WHAT TO WORK ON =>
Count the lines in the records below that contain the string "feet". Reply with the number alone.

[Image-linked spatial questions]
+-------+
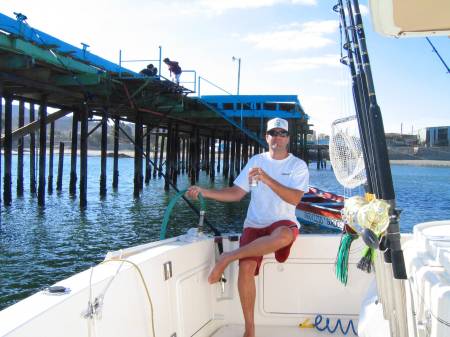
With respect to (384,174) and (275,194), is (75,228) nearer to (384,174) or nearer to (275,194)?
(275,194)

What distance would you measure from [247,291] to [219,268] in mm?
290

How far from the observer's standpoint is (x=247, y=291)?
13.0 feet

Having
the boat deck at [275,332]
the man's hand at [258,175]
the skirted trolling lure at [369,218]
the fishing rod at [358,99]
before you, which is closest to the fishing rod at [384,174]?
the skirted trolling lure at [369,218]

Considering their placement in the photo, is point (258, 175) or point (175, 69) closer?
point (258, 175)

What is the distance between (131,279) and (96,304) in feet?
1.57

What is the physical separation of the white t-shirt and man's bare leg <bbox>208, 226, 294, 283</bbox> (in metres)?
0.20

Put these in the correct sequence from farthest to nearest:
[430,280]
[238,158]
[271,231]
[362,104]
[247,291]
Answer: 1. [238,158]
2. [271,231]
3. [247,291]
4. [362,104]
5. [430,280]

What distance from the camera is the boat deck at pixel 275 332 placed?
421 centimetres

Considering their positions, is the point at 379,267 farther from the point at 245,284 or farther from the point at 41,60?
the point at 41,60

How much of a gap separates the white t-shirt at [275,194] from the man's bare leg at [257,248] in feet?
0.65

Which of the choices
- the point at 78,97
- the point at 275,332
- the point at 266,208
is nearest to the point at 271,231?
the point at 266,208

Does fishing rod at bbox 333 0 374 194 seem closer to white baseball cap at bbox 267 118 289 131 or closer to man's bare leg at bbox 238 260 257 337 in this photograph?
white baseball cap at bbox 267 118 289 131

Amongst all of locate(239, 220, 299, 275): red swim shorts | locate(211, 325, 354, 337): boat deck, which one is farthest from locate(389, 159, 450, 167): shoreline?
locate(239, 220, 299, 275): red swim shorts

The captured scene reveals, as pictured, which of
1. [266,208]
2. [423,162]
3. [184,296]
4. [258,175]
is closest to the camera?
[184,296]
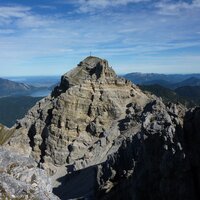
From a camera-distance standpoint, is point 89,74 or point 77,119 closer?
point 77,119

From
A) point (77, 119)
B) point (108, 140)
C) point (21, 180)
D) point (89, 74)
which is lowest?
point (108, 140)

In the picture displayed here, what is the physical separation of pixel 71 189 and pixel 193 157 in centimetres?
4635

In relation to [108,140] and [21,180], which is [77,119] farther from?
[21,180]

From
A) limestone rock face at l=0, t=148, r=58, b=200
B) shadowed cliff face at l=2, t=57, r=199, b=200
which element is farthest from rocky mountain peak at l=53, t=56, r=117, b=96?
limestone rock face at l=0, t=148, r=58, b=200

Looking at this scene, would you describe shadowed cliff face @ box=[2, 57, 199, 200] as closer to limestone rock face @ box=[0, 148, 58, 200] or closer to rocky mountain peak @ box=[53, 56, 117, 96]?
rocky mountain peak @ box=[53, 56, 117, 96]

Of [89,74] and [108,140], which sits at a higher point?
[89,74]

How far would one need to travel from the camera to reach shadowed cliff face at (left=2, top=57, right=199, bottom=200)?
46.7 meters

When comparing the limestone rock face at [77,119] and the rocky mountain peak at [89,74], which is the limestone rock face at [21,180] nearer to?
the limestone rock face at [77,119]

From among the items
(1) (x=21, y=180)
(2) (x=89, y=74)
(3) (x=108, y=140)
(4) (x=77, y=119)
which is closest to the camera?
(1) (x=21, y=180)

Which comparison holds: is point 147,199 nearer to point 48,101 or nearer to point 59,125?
point 59,125

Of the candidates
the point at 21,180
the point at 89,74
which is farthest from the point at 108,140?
the point at 21,180

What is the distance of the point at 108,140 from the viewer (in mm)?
104000

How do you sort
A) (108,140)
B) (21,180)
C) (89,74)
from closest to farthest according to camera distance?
(21,180)
(108,140)
(89,74)

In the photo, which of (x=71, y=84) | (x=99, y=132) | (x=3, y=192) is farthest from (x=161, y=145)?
(x=71, y=84)
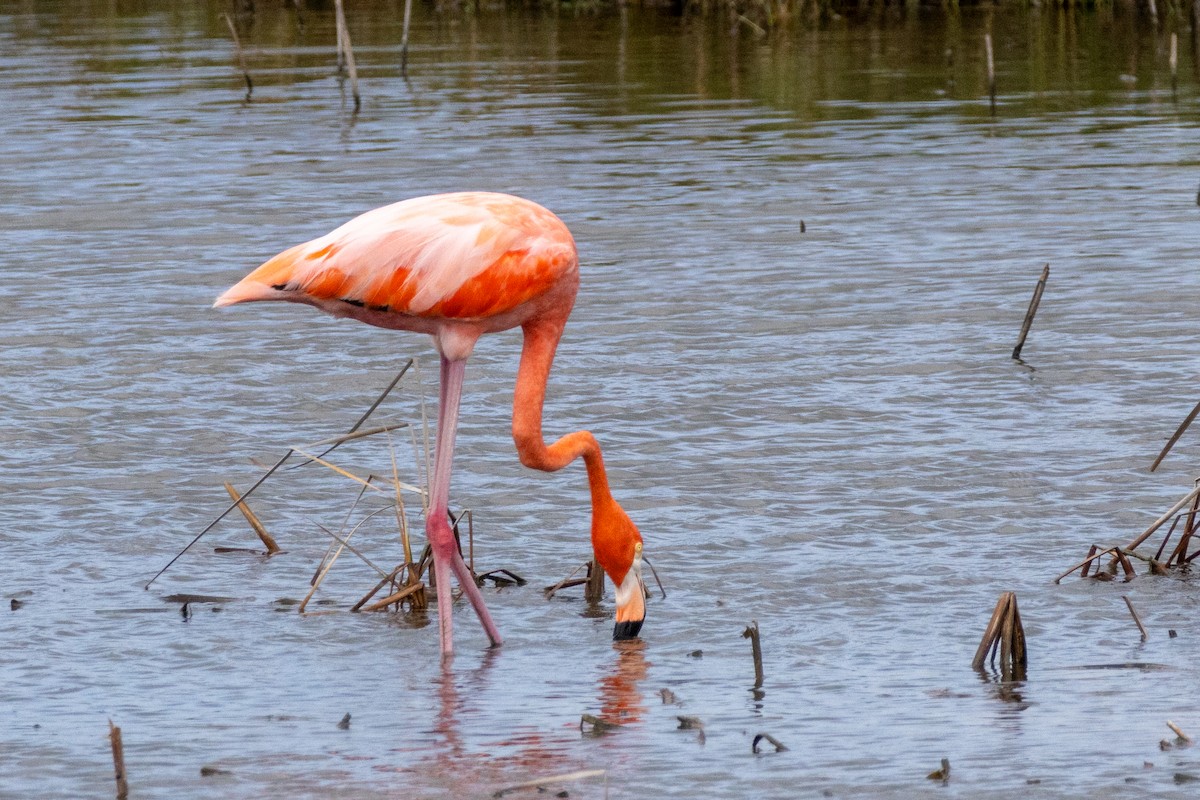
+-------+
SOLUTION TO THE EXERCISE =>
3